Exactly reproduce the lines beginning with the line that includes "Looking at where" and ending with the last line of the data.

>>>>

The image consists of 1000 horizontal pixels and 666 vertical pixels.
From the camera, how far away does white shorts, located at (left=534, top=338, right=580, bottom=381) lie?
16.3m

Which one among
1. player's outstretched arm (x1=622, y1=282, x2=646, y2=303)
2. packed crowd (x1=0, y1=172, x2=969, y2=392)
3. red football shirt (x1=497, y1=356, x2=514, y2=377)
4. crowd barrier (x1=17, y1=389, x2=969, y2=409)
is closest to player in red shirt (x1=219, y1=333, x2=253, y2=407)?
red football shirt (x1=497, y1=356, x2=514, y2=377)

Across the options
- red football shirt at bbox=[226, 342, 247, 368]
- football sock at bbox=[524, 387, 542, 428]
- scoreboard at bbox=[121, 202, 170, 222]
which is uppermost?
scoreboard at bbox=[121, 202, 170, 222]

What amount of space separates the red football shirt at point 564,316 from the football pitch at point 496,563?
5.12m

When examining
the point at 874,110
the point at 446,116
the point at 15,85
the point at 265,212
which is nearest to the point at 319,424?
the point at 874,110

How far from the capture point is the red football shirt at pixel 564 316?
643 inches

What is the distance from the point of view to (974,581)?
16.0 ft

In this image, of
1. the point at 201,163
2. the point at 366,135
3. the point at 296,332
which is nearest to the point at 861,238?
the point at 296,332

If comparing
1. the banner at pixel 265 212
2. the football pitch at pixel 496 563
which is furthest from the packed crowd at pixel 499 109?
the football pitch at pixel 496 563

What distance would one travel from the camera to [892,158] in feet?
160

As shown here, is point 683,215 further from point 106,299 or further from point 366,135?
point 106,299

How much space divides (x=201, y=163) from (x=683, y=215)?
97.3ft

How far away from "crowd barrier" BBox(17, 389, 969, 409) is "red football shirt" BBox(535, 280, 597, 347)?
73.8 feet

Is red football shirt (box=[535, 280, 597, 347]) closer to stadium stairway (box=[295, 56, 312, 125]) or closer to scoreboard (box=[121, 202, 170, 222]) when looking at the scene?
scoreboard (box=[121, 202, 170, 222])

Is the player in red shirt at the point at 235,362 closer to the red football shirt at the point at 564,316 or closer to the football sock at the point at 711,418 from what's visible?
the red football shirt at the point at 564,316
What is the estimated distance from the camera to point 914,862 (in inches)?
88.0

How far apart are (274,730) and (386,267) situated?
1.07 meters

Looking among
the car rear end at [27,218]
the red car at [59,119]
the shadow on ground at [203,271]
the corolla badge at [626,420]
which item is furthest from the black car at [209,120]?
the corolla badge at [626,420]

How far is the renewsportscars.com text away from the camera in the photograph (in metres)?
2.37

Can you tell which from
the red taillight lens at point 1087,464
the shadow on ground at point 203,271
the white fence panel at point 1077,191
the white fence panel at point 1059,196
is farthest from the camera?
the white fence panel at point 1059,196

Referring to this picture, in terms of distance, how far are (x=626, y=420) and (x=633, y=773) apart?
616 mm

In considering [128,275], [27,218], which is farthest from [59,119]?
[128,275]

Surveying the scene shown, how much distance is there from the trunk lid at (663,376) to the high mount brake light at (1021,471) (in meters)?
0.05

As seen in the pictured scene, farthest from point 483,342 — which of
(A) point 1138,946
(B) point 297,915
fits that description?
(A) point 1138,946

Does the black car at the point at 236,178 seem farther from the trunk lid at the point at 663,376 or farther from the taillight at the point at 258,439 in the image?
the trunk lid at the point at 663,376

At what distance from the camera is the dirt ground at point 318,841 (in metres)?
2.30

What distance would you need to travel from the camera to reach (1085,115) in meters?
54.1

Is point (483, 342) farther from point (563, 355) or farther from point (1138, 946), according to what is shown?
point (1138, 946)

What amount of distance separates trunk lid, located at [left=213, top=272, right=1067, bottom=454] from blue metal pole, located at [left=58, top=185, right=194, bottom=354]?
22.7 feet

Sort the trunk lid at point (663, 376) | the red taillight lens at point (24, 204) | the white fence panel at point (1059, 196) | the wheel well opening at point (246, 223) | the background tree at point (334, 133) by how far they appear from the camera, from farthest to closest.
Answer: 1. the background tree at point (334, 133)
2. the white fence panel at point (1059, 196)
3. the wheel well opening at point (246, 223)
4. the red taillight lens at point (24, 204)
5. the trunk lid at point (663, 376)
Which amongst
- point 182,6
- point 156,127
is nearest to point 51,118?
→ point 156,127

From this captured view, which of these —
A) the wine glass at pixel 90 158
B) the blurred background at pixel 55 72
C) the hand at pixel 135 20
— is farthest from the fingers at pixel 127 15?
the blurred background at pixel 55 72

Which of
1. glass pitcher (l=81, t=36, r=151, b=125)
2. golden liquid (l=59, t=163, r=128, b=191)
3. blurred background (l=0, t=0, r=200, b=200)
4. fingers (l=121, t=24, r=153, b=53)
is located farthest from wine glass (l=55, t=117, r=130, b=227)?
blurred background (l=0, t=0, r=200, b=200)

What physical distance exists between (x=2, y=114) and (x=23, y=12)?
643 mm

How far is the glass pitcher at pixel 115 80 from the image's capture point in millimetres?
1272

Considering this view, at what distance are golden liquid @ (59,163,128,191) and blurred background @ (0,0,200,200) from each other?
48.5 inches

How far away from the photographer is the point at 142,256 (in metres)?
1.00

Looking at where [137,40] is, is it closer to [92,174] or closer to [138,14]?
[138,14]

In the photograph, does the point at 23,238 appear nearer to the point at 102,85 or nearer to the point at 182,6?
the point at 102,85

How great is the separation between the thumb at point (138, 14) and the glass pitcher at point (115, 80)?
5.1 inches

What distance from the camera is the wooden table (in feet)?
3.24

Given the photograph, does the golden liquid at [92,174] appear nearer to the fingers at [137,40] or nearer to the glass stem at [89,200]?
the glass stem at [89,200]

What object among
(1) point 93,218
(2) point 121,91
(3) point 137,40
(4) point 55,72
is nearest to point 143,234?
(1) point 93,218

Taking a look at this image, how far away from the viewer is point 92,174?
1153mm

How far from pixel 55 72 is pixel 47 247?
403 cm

<<<<

- [Task result]
Looking at where [137,40] is, is it closer to [92,174] or closer to [138,14]?
[138,14]

In the photograph, does the point at 23,238 appear nearer to the point at 102,85 or nearer to the point at 182,6?
the point at 102,85

How great is the separation between the thumb at point (138, 14) and the glass pitcher at point (115, 80)?
5.1 inches

What distance from the camera is the wooden table (in feet)?
3.24

Given the photograph, does the golden liquid at [92,174] appear nearer to the fingers at [137,40] or nearer to the glass stem at [89,200]?
the glass stem at [89,200]

What object among
(1) point 93,218
(2) point 121,91
(3) point 137,40
(4) point 55,72
is nearest to point 143,234?
(1) point 93,218

Taking a look at this image, how far away from the viewer is point 92,174?
1153mm

How far from pixel 55 72 is pixel 47 247?
403 cm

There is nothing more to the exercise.